TRECHO FORNECIDO =
Uma obra datada da Rússia pós-socialista que faz uma pequena ode ao seu sistema econômico de governo mais duradouro: o socialismo.Antes de se começar a falar sobre o filme em si, primeiro preciso agradecer ao Luiz Santiago, que me convidou para escrever a respeito do tema na série de posts intitulada “Especial Cinema Russo: 20 anos sem Socialismo” – vindo dele o convite, é quase impossível não querer fazer, portanto, aceitei a proposta e aqui estou: a falar sobre um período interessante do cinema. Que o cinema soviético – mais especificamente o russo – foi um grande exponencial da arte cinematográfica, ninguém duvida: o seu trajeto ao longo da história da estética fílmica é mesmo interessante e comporta filmes notáveis, desde “O Encouraçado Potemkin” (1925), de Einsestein, até “Nostalgia” (1983), de Andrei Tarkosvky.

LINHAS DO CONJUNTO =
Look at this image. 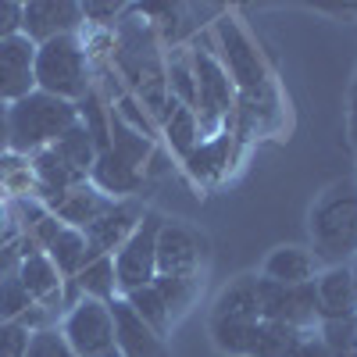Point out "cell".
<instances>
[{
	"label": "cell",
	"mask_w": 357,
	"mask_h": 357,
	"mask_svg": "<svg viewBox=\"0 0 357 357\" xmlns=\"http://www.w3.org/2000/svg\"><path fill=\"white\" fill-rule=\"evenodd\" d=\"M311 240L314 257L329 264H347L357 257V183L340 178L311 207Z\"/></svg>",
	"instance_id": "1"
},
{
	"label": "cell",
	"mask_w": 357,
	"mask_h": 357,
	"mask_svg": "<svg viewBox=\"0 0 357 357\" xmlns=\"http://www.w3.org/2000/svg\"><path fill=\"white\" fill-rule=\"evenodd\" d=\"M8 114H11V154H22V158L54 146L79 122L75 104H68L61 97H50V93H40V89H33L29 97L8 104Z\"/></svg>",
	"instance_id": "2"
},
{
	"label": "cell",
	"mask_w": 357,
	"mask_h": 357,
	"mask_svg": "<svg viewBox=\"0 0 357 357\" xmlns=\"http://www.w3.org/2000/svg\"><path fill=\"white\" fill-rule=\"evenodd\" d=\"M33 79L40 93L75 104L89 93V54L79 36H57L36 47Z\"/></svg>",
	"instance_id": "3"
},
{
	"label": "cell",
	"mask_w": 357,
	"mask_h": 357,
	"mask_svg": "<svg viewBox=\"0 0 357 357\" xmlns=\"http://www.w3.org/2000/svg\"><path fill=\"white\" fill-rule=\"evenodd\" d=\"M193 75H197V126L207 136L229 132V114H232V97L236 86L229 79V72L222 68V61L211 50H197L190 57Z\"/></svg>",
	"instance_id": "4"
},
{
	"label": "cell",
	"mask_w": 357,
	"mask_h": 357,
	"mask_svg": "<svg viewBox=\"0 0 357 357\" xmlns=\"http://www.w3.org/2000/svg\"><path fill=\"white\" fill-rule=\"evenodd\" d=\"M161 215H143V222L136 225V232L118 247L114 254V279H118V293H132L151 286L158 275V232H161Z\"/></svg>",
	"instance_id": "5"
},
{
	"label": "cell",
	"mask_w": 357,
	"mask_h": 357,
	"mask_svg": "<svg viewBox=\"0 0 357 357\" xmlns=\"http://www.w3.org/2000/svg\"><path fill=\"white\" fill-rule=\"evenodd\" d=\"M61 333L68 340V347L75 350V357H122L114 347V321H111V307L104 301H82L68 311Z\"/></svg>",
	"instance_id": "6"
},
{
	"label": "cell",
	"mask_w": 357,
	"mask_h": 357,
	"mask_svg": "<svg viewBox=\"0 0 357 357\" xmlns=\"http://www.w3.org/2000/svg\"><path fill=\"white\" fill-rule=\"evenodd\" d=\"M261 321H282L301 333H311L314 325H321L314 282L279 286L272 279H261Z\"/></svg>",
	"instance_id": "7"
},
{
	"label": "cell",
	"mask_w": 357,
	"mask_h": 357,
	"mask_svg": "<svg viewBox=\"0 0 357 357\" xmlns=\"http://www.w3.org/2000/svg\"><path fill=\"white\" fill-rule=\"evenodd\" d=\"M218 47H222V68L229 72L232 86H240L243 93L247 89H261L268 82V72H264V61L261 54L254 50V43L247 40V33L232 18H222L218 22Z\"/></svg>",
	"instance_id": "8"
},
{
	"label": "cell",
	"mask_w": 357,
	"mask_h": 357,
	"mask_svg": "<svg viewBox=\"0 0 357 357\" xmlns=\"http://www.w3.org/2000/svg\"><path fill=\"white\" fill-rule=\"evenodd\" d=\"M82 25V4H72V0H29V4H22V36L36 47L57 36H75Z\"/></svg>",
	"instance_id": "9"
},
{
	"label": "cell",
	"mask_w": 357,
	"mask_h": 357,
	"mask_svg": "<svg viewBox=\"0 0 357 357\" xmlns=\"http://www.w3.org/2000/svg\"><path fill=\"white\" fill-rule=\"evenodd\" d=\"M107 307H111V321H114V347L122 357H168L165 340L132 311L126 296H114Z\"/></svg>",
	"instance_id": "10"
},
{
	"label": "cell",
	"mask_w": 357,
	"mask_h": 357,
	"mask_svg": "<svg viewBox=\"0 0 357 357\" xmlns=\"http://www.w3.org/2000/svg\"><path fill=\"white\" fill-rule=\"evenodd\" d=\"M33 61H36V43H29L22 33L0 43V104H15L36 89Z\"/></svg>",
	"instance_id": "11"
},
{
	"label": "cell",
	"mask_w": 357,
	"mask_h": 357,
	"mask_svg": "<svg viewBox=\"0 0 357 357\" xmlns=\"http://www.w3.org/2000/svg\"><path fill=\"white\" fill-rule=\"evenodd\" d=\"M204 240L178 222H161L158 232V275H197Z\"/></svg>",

TAREFA 1 = Resuma em duas frases o trecho sobre cinema russo.
TAREFA 2 = No trecho fornecido, qual é o título da série de posts mencionada?
TAREFA 3 = Transforme em lista o parágrafo do trecho fornecido que começa com "Uma obra datada da Rússia", mantendo os fatos principais.

RESPOSTA DA TAREFA 1 = O trecho apresenta uma obra da Rússia pós-socialista que faz uma pequena ode ao socialismo e agradece a Luiz Santiago pelo convite para escrever na série de posts "Especial Cinema Russo: 20 anos sem Socialismo". Também afirma que o cinema soviético, especialmente o russo, foi um grande exponencial da arte cinematográfica, com filmes notáveis desde "O Encouraçado Potemkin" (1925) até "Nostalgia" (1983).

RESPOSTA DA TAREFA 2 = "Especial Cinema Russo: 20 anos sem Socialismo".

RESPOSTA DA TAREFA 3 =
- Trata-se de uma obra da Rússia pós-socialista que faz uma pequena ode ao socialismo, o sistema econômico de governo mais duradouro do país.
- O convite para escrever sobre o tema partiu de Luiz Santiago, para a série de posts "Especial Cinema Russo: 20 anos sem Socialismo".
- O convite foi aceito.
- O cinema soviético, mais especificamente o russo, foi um grande exponencial da arte cinematográfica.
- Sua trajetória inclui filmes notáveis, desde "O Encouraçado Potemkin" (1925) até "Nostalgia" (1983).